- **Pasaje citado**:
========================

En 1926, La guardia blanca se convirtió en Los días de los Turbin, un éxito en el Teatro de Arte de Moscú, pese a tensiones con Stanislavski. Stalin, fascinado, la vio quince veces. “Si los bolcheviques vencimos a esos enemigos de clase, éramos los más fuertes”, dijo. Pero en 1932, impuso el realismo socialista, silenciando toda crítica. Poetas como Mandelshtam murieron en gulags; Bábel fue fusilado. Bulgákov, vigilado, rogaba por la devolución de sus manuscritos confiscados, incluidos esbozos de lo que sería El maestro y Margarita.

En 1930, desesperado, escribió al gobierno: “Ninguna de mis obras ha sido publicada en siete años. Mi situación es insostenible. Solicito salir del país con mi esposa. Si debo quedarme, ruego trabajo. Si no, no me quedará más remedio que acabar con mi vida.”

Al día siguiente, sonó el teléfono. Elena Serguéyevna Shilóvskaya, su tercera esposa, y su Margarita, contestó. Una voz firme preguntó: “¿Vive ahí el ciudadano Bulgákov?” Era Stalin.

Bulgákov: —Al habla.

Stalin: —¿Es usted el escritor?

Bulgákov: —Sí, camarada Stalin.

Stalin: —¿Pide salir al extranjero?

Bulgákov: —Un autor ruso no puede vivir fuera de su patria.

Stalin: —¿Quiere trabajar en el Teatro de Arte?

Bulgákov: —Sí, lo deseo.

Stalin: —Vaya, le esperan.”

========================

- **Tarea 1**:
Transcribe sin cambios el pasaje sobre Bulgákov y Stalin: empieza en las palabras «Bulgákov: —Al habla.» y detente después de «Bulgákov: —Sí, lo deseo.».
- **Tarea 2**:
Retoma el relato sobre Bulgákov y Stalin y continúalo a partir de su última frase.

(Filas de datos)
========================

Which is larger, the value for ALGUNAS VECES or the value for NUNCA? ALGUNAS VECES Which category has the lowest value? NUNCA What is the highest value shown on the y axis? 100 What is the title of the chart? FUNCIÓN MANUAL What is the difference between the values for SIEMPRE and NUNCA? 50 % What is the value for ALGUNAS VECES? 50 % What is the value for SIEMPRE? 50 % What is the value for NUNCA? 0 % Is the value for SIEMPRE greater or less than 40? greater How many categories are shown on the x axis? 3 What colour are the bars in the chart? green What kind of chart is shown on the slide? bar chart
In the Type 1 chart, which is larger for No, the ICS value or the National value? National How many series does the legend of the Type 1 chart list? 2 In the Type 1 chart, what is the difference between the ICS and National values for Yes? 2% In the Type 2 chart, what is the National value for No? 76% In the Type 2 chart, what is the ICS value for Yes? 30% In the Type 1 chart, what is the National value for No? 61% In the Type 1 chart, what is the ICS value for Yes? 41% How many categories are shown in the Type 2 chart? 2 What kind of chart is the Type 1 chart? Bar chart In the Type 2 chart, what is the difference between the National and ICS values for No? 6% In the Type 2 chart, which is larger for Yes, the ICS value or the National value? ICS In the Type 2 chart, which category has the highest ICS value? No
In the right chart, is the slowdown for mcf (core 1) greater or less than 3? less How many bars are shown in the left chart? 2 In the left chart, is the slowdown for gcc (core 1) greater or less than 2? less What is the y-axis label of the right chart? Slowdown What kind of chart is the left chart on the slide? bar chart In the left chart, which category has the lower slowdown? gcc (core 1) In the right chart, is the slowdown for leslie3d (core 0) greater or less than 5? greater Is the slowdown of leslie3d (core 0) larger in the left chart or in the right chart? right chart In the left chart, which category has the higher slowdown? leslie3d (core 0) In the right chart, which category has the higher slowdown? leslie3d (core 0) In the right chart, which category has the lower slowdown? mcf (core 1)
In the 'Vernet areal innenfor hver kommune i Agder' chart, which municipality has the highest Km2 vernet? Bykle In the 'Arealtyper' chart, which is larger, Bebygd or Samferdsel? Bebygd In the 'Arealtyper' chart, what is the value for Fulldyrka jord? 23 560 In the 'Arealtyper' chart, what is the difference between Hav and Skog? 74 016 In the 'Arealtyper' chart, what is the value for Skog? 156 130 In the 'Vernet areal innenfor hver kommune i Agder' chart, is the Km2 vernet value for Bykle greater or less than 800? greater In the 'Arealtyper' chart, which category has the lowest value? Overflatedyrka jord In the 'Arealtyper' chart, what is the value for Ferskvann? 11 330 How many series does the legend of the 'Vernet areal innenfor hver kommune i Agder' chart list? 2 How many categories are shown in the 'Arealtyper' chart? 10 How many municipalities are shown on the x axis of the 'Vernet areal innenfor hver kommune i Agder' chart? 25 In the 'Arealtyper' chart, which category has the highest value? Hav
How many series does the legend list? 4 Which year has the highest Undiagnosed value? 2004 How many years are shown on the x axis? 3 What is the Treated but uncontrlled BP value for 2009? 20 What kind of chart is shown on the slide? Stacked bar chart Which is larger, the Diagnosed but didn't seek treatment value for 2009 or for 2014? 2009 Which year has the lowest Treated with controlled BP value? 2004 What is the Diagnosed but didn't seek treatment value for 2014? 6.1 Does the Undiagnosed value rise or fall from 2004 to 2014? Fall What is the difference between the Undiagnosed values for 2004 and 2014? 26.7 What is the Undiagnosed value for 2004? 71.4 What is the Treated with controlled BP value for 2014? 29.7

========================

- **Respuesta final 1**:
Bulgákov: —Al habla.

Stalin: —¿Es usted el escritor?

Bulgákov: —Sí, camarada Stalin.

Stalin: —¿Pide salir al extranjero?

Bulgákov: —Un autor ruso no puede vivir fuera de su patria.

Stalin: —¿Quiere trabajar en el Teatro de Arte?

Bulgákov: —Sí, lo deseo.

- **Respuesta final 2**:
Stalin, intrigado por los poetas, sabía su poder, como Woland, el diablo, en la novela. Bulgákov trabajó en el teatro, pero vivió un silencio interior. Quemó el manuscrito de El maestro y Margarita, un acto legendario que simbolizó su lucha —o tal vez su temor a desafiar el sistema que lo vigilaba—. Atormentado por su cobardía y por no haber desafiado abiertamente al régimen, lo reescribió en secreto, sostenido por el amor de Elena, mientras le exigían una obra comunista que nunca creó. En la novela, este gesto resuena: “Agachada junto al primero, abrió el cajón inferior y, de debajo de un montón de retales de seda, sacó la única cosa valiosa que poseía en la vida. En las manos de Margarita apareció un viejo álbum de cuero marrón en el que había una fotografía del Maestro, una libreta de ahorros con un depósito de diez mil rublos a nombre de él, pétalos secos de rosa entre hojitas de papel de fumar y parte de un cuaderno escrito a máquina con el extremo inferior quemado.” Enfermo, dictó las últimas correcciones a Elena en 1940. El 10 de marzo, ella escribió en su diario: “Hoy se apagó la luz de Mijaíl.”

En El maestro y Margarita, Woland pregunta: “¿Qué quiere como recompensa?” Margarita responde: “Quiero que me devuelvan al Maestro.” “¿No pide nada para usted?”, insiste. “No.” Cuando el Maestro reaparece, Woland sentencia: “Su manuscrito no se ha perdido. —¡Lo quemé! —Los manuscritos no arden.” Este momento condensa el espíritu de la novela: el amor de Margarita, reflejo de Elena, salva al Maestro y a su obra, y demuestra que la creación auténtica puede sobrevivir incluso a la destrucción y la censura.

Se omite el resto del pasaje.